## Tasks and exercises
(a) In the passage on counting among hunter-gatherers, why did the Cree hunter not know how many rivers were in his hunting territory? Answer in one to three sentences.
(b) From the passage on counting among hunter-gatherers, return the part starting at "Mathematics is only" and ending at "to African prehistory.".

## Text extract
_____

This is particularly obvious in the case of mathematics, where even today many simple cultures, especially hunter-gatherers but including some shifting cultivators may only have words for single, pair, and many. The Tauade of Papua New Guinea with whom I lived were like this, and indeed, the hunter-gatherer Piraha of South America are described as having no number words at all, not even the grammatical distinction between singular and plural. We can get a good idea why this should be so from the example of a Cree hunter from eastern Canada: he was asked in a court case involving land how many rivers there were in his hunting territory, and did not know:
The hunter knew every river in his territory individually and therefore had no need to know how many there were. Indeed, he would know each stretch of each river as an individual thing and therefore had no need to know in numerical terms how long the rivers were. The point of the story is that we count things when we are ignorant of their individual identity—this can arise when we don’t have enough experience of the objects, when there are too many of them to know individually, or when they are all the same, none of which conditions obtain very often for a hunter. If he has several knives they will be known individually by their different sizes, shapes, and specialized uses. If he has several pairs of moccasins they will be worn to different degrees, having been made at different times, and may be of different materials and design.
What needs to be emphasised here, therefore, is that our hunter-gatherer ancestors could easily have survived without the need for verbal numerals or for any counting at all, and that consequently there could have been no selective pressure for arithmetical skills to evolve in the specific conditions of the Pleistocene of East Africa. As we all know, mathematics has only flowered in the last few centuries, and among a tiny minority of people, far too brief a time-span for natural selection to have had the least effect. The mathematician Keith Devlin very reasonably concludes: ‘Whatever features of our brain enable (some of) us to do mathematics must have been present long before we had any mathematics. Those crucial features, therefore, must have evolved to fulfil some other purpose’(my emphasis). Because we have no idea what that ‘other purpose’ might have been we are obviously not going to discover the origin of the mathematical features of the human brain from anything we suppose our ancestors might have been doing in pre-history.
Mathematics is only one particularly glaring example of a whole range of advanced human thought in logic, philosophy, and science, of a type known as ‘formal operations’, which has only emerged in literate civilisations, and is never found among hunter-gatherers. This general type of thought must therefore be the result, like mathematics, of the brain using its faculties in novel ways, which therefore cannot be traced back to African prehistory.

_____

## Record excerpts
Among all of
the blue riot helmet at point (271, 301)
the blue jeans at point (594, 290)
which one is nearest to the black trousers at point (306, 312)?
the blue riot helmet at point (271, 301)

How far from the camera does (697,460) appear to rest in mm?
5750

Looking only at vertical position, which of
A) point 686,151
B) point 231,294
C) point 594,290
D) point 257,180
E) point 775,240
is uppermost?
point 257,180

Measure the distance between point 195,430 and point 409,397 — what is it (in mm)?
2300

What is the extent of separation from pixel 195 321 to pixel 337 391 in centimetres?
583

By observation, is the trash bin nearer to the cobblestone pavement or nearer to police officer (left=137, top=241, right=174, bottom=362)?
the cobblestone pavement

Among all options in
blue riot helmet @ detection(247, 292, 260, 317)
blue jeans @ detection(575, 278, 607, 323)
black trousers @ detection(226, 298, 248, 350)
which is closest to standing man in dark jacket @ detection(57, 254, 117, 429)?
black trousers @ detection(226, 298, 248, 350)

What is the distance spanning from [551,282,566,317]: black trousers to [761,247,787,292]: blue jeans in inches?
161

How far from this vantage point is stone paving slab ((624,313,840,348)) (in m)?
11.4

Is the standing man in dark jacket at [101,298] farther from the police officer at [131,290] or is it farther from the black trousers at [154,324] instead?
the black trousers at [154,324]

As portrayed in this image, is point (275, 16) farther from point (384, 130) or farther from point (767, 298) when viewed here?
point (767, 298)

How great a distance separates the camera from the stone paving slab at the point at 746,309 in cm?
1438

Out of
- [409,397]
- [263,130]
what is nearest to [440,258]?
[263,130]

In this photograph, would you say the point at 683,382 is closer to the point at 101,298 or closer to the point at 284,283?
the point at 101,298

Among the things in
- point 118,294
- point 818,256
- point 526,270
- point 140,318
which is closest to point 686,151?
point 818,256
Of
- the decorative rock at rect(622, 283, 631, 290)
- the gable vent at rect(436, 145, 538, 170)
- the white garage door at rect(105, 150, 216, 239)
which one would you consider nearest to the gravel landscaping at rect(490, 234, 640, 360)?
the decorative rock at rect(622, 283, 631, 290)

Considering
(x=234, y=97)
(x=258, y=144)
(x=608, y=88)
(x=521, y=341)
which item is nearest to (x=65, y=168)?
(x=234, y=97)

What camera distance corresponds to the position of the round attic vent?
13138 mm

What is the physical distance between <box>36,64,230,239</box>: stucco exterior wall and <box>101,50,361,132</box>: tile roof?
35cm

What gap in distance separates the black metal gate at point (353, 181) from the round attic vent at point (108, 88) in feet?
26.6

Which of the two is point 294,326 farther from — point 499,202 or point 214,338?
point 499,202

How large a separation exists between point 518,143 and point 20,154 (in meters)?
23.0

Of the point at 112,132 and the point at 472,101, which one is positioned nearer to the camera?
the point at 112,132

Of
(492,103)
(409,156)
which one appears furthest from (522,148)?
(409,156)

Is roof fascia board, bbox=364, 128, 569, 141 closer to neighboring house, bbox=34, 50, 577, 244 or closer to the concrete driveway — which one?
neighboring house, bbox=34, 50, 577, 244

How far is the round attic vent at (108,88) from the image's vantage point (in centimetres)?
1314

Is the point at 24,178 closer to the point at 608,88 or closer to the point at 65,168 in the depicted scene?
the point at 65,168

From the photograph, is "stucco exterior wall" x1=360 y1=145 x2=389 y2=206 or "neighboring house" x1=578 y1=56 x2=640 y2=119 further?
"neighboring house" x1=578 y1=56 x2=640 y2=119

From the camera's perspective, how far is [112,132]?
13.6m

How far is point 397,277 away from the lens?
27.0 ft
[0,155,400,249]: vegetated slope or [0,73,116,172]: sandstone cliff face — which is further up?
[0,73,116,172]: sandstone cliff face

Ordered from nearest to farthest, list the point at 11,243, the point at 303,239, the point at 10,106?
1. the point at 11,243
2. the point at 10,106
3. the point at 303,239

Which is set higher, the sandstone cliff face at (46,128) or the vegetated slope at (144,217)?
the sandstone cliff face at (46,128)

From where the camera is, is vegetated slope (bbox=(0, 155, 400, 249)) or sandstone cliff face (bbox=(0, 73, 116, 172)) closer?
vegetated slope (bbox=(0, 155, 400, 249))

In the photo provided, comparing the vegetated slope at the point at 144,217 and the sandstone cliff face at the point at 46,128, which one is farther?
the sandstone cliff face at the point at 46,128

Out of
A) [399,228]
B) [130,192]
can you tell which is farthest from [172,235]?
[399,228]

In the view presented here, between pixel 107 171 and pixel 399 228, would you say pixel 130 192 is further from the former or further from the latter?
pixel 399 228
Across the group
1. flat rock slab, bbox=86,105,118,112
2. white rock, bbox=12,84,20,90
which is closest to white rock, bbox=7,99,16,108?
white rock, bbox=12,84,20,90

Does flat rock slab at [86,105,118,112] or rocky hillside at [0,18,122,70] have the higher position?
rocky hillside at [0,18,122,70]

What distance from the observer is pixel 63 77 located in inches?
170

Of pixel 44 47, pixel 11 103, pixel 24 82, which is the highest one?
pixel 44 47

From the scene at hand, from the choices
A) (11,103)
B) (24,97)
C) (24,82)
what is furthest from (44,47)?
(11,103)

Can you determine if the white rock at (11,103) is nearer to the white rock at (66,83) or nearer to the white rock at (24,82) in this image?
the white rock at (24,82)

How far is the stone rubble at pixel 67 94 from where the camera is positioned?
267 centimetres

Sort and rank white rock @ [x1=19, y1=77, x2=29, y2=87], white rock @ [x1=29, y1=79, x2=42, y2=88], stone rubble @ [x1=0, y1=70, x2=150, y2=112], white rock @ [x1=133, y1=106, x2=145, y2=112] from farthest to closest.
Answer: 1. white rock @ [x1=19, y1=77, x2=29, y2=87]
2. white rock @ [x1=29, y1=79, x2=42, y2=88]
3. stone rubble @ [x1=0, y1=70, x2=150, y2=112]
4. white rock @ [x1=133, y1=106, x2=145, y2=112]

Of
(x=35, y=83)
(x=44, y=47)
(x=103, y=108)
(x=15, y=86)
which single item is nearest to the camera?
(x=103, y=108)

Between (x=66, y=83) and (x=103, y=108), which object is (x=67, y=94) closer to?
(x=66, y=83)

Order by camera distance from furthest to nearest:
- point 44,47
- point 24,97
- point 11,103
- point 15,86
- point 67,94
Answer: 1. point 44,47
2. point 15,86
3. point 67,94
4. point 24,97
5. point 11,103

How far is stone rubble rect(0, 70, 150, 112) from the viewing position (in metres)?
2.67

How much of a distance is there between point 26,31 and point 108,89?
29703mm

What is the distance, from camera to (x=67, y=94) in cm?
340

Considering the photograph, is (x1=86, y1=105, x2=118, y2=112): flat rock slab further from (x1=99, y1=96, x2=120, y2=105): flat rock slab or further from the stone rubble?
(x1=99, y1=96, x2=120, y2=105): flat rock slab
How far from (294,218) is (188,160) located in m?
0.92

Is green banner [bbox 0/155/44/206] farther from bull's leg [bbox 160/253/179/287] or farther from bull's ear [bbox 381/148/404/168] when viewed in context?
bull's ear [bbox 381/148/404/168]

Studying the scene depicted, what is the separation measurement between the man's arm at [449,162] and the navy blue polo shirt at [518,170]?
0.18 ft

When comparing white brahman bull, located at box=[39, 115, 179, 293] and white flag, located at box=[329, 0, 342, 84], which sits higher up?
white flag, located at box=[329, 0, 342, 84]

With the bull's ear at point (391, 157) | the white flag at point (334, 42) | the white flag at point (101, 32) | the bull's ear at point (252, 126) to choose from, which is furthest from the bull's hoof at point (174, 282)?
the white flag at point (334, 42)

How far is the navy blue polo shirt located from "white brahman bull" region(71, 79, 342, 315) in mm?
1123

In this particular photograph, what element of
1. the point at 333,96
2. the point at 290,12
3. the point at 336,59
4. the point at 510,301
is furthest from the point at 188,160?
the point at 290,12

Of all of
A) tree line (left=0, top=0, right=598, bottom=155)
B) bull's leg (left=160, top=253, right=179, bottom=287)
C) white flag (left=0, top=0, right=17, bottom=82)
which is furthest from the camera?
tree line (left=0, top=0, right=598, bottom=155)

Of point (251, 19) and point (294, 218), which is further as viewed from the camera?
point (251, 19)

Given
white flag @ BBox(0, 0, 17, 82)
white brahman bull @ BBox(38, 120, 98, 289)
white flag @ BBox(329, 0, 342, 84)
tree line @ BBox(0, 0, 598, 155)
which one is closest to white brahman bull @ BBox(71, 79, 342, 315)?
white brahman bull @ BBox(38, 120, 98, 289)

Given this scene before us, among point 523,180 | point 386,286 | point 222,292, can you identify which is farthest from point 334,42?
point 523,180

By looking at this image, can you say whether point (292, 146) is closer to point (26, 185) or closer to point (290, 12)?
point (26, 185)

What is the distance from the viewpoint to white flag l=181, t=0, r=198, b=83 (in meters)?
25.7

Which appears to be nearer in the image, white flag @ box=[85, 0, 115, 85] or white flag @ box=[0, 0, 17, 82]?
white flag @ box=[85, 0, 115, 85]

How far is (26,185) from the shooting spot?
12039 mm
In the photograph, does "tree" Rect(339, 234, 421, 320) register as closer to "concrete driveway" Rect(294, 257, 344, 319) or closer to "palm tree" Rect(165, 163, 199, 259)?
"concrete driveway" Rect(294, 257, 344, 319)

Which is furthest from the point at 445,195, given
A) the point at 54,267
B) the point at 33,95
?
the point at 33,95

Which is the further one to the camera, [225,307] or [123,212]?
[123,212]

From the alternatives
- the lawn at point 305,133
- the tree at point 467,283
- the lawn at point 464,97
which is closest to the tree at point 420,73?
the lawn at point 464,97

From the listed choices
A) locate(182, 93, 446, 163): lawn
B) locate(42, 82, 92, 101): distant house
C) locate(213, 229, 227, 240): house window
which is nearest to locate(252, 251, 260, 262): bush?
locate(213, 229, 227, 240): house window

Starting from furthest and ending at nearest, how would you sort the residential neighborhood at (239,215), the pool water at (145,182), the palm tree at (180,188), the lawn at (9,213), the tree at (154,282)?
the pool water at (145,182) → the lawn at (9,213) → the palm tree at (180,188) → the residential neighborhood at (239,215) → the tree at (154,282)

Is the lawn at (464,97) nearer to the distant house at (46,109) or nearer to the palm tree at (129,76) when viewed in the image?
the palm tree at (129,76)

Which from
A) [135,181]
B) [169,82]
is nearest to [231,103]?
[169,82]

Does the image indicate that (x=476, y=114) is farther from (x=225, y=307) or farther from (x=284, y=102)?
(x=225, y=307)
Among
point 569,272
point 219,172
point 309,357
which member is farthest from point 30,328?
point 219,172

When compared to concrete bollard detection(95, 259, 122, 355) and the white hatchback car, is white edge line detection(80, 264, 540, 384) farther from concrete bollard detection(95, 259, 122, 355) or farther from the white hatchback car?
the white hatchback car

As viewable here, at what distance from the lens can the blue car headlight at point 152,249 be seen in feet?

_____

## Answers
(a) He knew every river in his territory individually, so he had no need to know how many there were. According to the text, people count things only when they don't know each one's individual identity, and that condition seldom holds for a hunter.

(b)
Mathematics is only one particularly glaring example of a whole range of advanced human thought in logic, philosophy, and science, of a type known as ‘formal operations’, which has only emerged in literate civilisations, and is never found among hunter-gatherers. This general type of thought must therefore be the result, like mathematics, of the brain using its faculties in novel ways, which therefore cannot be traced back to African prehistory.